Miracoli pre-elettorali

Nov 28 • Lettori • 689 Visite • Commenti disabilitati su Miracoli pre-elettorali

I fatti di questa settimana sembrano confermare che l’autunno politico entra nella fase calda delle tattiche pre-elettorali anche se a ruoli invertiti. Il PRL annuncia che non sosterrà l’aumento delle tasse di circolazione – in ragione di 16 milioni – un modo per sussidiare l’acquisto di veicoli elettrici. Eppure anni fa i ruoli erano inversi. L’UDC e la Lega in Gran Consiglio a criticare il progetto VEL e il PRL e i partiti storici a difesa della macchina burocratica pubblica. Ogni volta che la politica decide come spendere (o risparmiare) soldi fa scelte ben precise: aumentare le tasse per 16 milioni vuole dire toglierli alle economie domestiche ed aziendali.

Un altro episodio (d’altro canto, siamo pur sempre in fase elettorale): il PS si è accorto del problema del dumping salariale e ‘lancia la battaglia contro l’assunzione di frontalieri’ (questo il termine usato dalla stampa per titolare l’iniziativa). Visto che pure il PS si è accorto del problema le condizioni di impiego devono avere raggiunto livelli di degrado. Stando al PS paghe da fame nella prestigiosa Via Nassa – cuore dello degli acquisti di lusso in Lugano – stonano. Tanto vale ricordare che certi problemi, quando anticipati, venivano regolarmente ridicolizzati. Il risultato è servito e correre ai ripari non sarà né facile né di immediata realizzazione.

Quello che vi è di diverso rispetto a 10-15 anni fa è il clima finanziario (le tasse non bastano a coprire i costi dell’amministrazione e il divario, anziché diminuire, aumenta). Se allora chi vedeva lontano preannunciava periodi di magre, oggi – per contro – ci ritroviamo in una situazione di fatto. Innanzitutto, per correttezza verso gli elettori, PRL e PS dovrebbero spiegare il motivo di questo ritardo nell’adottare posizioni di difesa a supporto del Ticino. Chi un tempo derideva certe posizioni di risparmio o di tutela del lavoro, oggi ne fa un uso proprio. Chi un tempo riteneva certe posizioni estreme, oggi le adotta come dottrina partitica.

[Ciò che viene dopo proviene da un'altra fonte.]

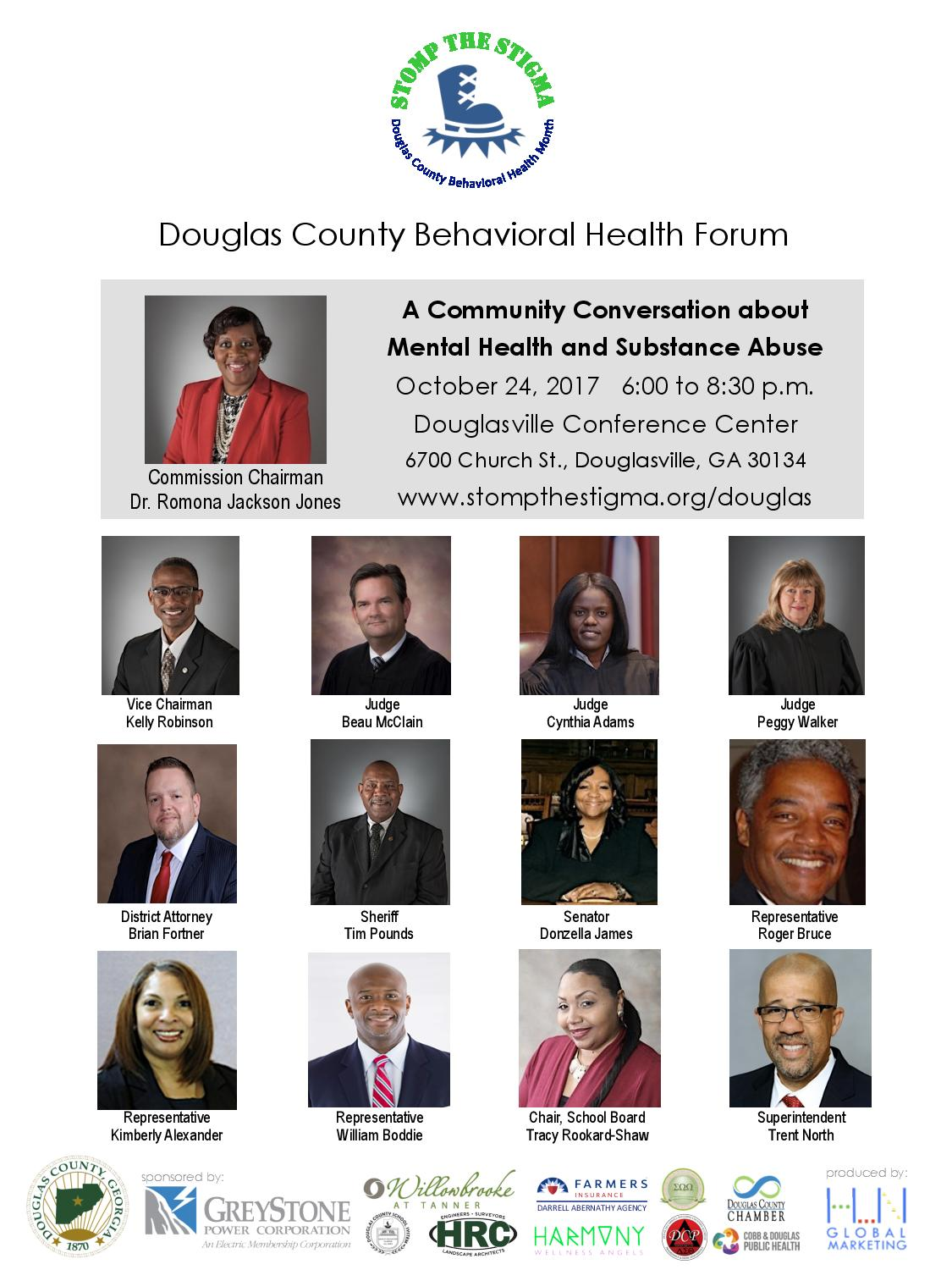 Douglas County_Revised final Behavioral Health Flyer-jpg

Che il Ticino, dal Cantone ai Comuni, dalle aziende pubbliche alle varie commissioni sparse per il territorio, debba affrontare il problema della spesa è indispensabile. Decisioni volte a tagliare quanto non necessario vanno anteposte al più facile esercizio di aumento della pressione fiscale. Non toccare le spese da un punto di vista strutturale vuole dire trasferire l’onere del benessere attuale alle generazioni future. Politicamente parlando, ci si trova di fronte ad una scelta di interesse: chi non è ancora nato non può esercitare il diritto di voto ma si troverà a dovere pagare le scelte attuali (o con tasse maggiori o con prestazioni inferiori).

Questi cambiamenti se genuini – e non frutto speculativo di pretattica elettorale –sono ben accetti. Tutto quello che può aiutare il Cantone e i Comuni a mantenere un rigore sulle finanze o a salvaguardare posti di lavoro deve trovare l’appoggio di tutta la classe politica. Detto questo, bisogna però porsi la questione sui tempi e, soprattutto, sulla bontà di tali propositi. Nei prossimi mesi si capirà se queste decisioni sono speculazione politica oppure un serio passo nella giusta direzione. Se PS e PRL hanno capito il tunnel in cui il Ticino si è imboccato ben venga. Purtroppo quando si copia non si può certo ambire ad essere il primo della classe.